Hacker Newsnew | past | comments | ask | show | jobs | submitlogin

I worked at a storage company and the scariest thing I learned is that your data can be corrupt even though the drive itself says that the data was written correctly. The only way to really be sure is to check your files after writing them that they match. Now whenever I do a backup, I always go through them one more time and do a byte-by-byte comparison before being assured that it's okay.


This is true. Which is why we really, really need checksummed filesystems. I am very worried that this hasn't made its way into mainstream computing yet, especially given the growing drive sizes and massive CPU speed increases.


I run a 10x3TB ZFS raidz2 array at home. I've seen 18 checksum errors at the device level in the last year - these are corruption from the device that ZFS detected with a checksum, and was able to correct using redundancy. If you're not checksumming at some level in your system, you should be outsourcing your storage to someone else; consumer level hardware with commodity file systems isn't good enough.


You know, I'm not really sure I buy this. I worked for a storage company in the past, and I put a simple checksumming algorithm in our code sort of like the zfs one. Turns out that two or three obscure software bugs later that thing stopped firing randomly, and started picking out kernel bugs. Once we nailed a few of those the errors became "harder". By that I mean that, we stopped getting data that the drives claimed was good but we thought was bad.

Modern drives are ECC'ed to hell and back, on a enterprise systems (aka ones with ECC RAM and ECC'ed buses) a sector that comes back bad is likely the result of a software/firmware bug somewhere, and in many cases was written (or simply not written) bad.

Put another way, if you read a sector off a disk and conclude that it was bad, and a reread returns the same data, it was probably written bad.
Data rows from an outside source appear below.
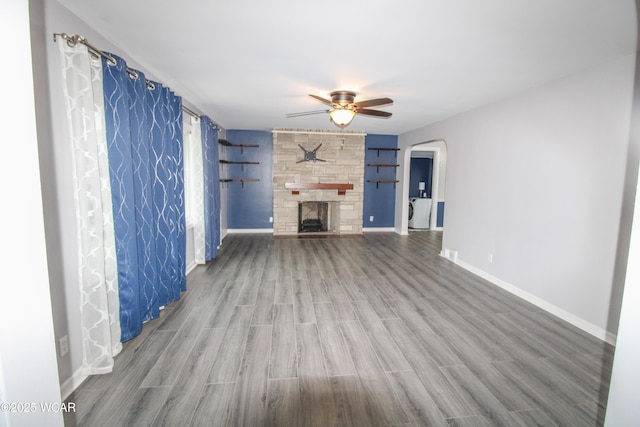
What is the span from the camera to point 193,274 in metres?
3.94

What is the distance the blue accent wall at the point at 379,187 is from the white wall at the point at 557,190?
2.85 meters

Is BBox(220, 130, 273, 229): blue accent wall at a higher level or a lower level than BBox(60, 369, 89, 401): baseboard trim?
higher

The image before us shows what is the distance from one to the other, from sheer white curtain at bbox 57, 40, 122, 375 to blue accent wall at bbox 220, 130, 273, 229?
464 centimetres

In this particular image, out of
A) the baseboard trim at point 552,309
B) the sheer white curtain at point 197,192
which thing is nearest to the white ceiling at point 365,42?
the sheer white curtain at point 197,192

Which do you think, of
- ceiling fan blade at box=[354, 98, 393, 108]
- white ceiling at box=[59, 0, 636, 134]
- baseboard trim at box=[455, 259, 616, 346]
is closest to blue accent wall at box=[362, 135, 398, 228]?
baseboard trim at box=[455, 259, 616, 346]

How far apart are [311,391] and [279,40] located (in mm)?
2517

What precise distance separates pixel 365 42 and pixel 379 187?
5.12 m

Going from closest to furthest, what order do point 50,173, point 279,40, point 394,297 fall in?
point 50,173 < point 279,40 < point 394,297

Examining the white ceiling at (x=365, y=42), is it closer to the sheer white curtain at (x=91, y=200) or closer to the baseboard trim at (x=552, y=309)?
the sheer white curtain at (x=91, y=200)

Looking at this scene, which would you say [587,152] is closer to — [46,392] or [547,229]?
[547,229]

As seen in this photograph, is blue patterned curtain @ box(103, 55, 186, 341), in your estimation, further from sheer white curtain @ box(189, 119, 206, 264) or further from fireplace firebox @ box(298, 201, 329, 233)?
fireplace firebox @ box(298, 201, 329, 233)

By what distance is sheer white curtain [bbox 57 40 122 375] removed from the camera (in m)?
1.74

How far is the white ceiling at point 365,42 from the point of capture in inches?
69.6

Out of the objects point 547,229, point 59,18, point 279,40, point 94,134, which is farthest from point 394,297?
point 59,18
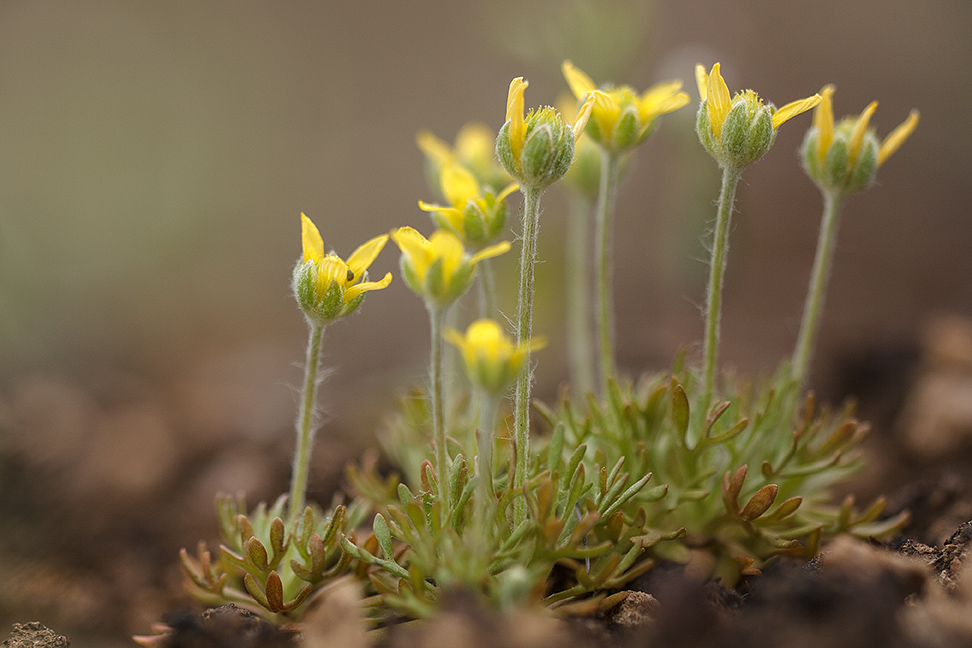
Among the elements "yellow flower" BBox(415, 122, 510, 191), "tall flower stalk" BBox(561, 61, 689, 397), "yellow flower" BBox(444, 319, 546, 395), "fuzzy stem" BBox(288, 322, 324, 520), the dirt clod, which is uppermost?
"yellow flower" BBox(415, 122, 510, 191)

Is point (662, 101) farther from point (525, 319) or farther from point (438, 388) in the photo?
point (438, 388)

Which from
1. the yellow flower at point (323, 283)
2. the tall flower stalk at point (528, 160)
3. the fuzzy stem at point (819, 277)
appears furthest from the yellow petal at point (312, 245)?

The fun part is then taking the resulting "bad" data and looking at it.

Reminds me of early in my career a linux machine we were running a CVS server on once or twice a year reported corrupted CVS files, and when looking at them, I often found data from other files stuck in the middle, often in 4k sized regions.


> you should be outsourcing your storage to someone else

Well, I'd need to be sure that "someone else" does things properly. My experience with various "someone elses" so far hasn't been stellar — most services I've tried were just a fancy sticker placed onto the same thing that I'm doing myself.


How does checksumming help if the data is in cache and waiting to be written ? For ex: I have 1MB of data, i write it but it stays in buffer cache after written and when you do checksum you are computing the checksum on buffer cache .

On Linux you have to drop_caches and then read get the checksum to be sure. Now per buffer or file drop_cache isnt available as per my knowledge . If you are doing a systemwide drop_caches you are invalidating the good and bad ones.

What if now if device is maintaing cache as well in addition to buffer cache?

Can someone clarify ?


How do you know you put good data into the cache in the first place?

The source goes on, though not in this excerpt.